No ano que se passou desde o início do surto, as autoridades federais anunciaram novas medidas para prevenir ou se preparar para uma possível pandemia. Mas cada uma delas tem falhas graves, segundo especialistas. O Usda demorou a iniciar os testes de vacinas contra o H5N1 para bovinos, deixando as empresas interessadas sem direção. Marrazzo disse que o departamento divulgou as informações genéticas das amostras do vírus, mas sem especificar onde ou quando foram coletadas – detalhes que ajudariam os cientistas a acompanhar a evolução do patógeno.
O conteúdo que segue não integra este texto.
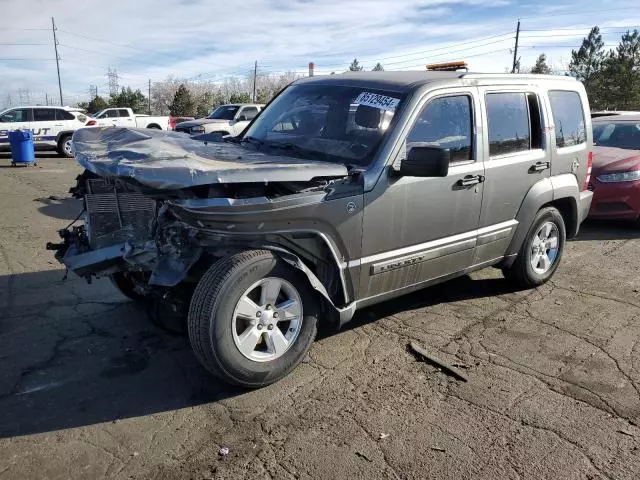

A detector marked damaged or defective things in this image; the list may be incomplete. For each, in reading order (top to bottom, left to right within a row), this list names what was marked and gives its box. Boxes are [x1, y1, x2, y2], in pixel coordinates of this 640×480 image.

crumpled hood [72, 126, 348, 190]
crumpled hood [592, 148, 640, 176]
cracked asphalt [1, 155, 640, 480]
Também não está claro quantos rebanhos foram reinfectados ou lutam contra as infecções que já duram meses.
Em Idaho, alguns rebanhos contaminados na primavera setentrional pareciam ter se recuperado, mas voltaram a apresentar sintomas mais leves em novembro. “Com base nos dados que temos até agora, não há indícios de novas infecções ou reinfecções em rebanhos previamente afetados, mas sim de uma eliminação incompleta da infecção original”, escreveu um porta-voz do Usda em resposta por e-mail. Mas especialistas independentes afirmam que a trajetória dos sintomas sugere uma segunda onda da doença.
O programa do Usda para testar o leite a granel começou em dezembro – quase um ano depois do início do surto – e ainda não inclui o estado de Idaho. A parceria com empresas privadas pode acelerar o programa. A Ginkgo Bioworks, companhia que trabalhou com agências federais durante a pandemia de Covid, já avalia aproximadamente metade do suprimento comercial de leite do país em busca de bactérias, antibióticos e outras substâncias. “Se a inclusão do H5N1 na lista seria um processo simples, por que não adicionar esses testes à infraestrutura que já temos?”, questionou Matt McKnight, gerente da divisão de biossegurança da empresa.
No mês passado, o governo Biden anunciou um novo financiamento de US$ 306 milhões, sendo cerca de um terço destinado à vigilância, aos testes e à conscientização de trabalhadores rurais. Mas essas pessoas, em algumas regiões, como o Panhandle do Texas, ainda desconhecem o que é a gripe aviária, como ela se espalha e por que deveriam se preocupar, observou Bethany Alcauter, diretora de pesquisa e programas de saúde pública do Centro Nacional de Saúde do Trabalhador Rural, acrescentando que, como resultado, muitos ainda não usam equipamentos de proteção, inclusive em salas de ordenha, nas quais se acredita que o vírus esteja se propagando.
Os testes em humanos têm sido voluntários, o que levou à subnotificação de infecções. Poucos trabalhadores rurais aceitaram fazer o teste, temendo autoridades de imigração ou represálias dos empregadores. “Se você não procura, não encontra, certo? Não se trata de confinamentos ou restrições de atividades, mas sim de proteger cada indivíduo, dando a ele as informações necessárias”, disse Deborah Birx, que atuou como coordenadora de resposta à Covid na Casa Branca durante o governo Trump.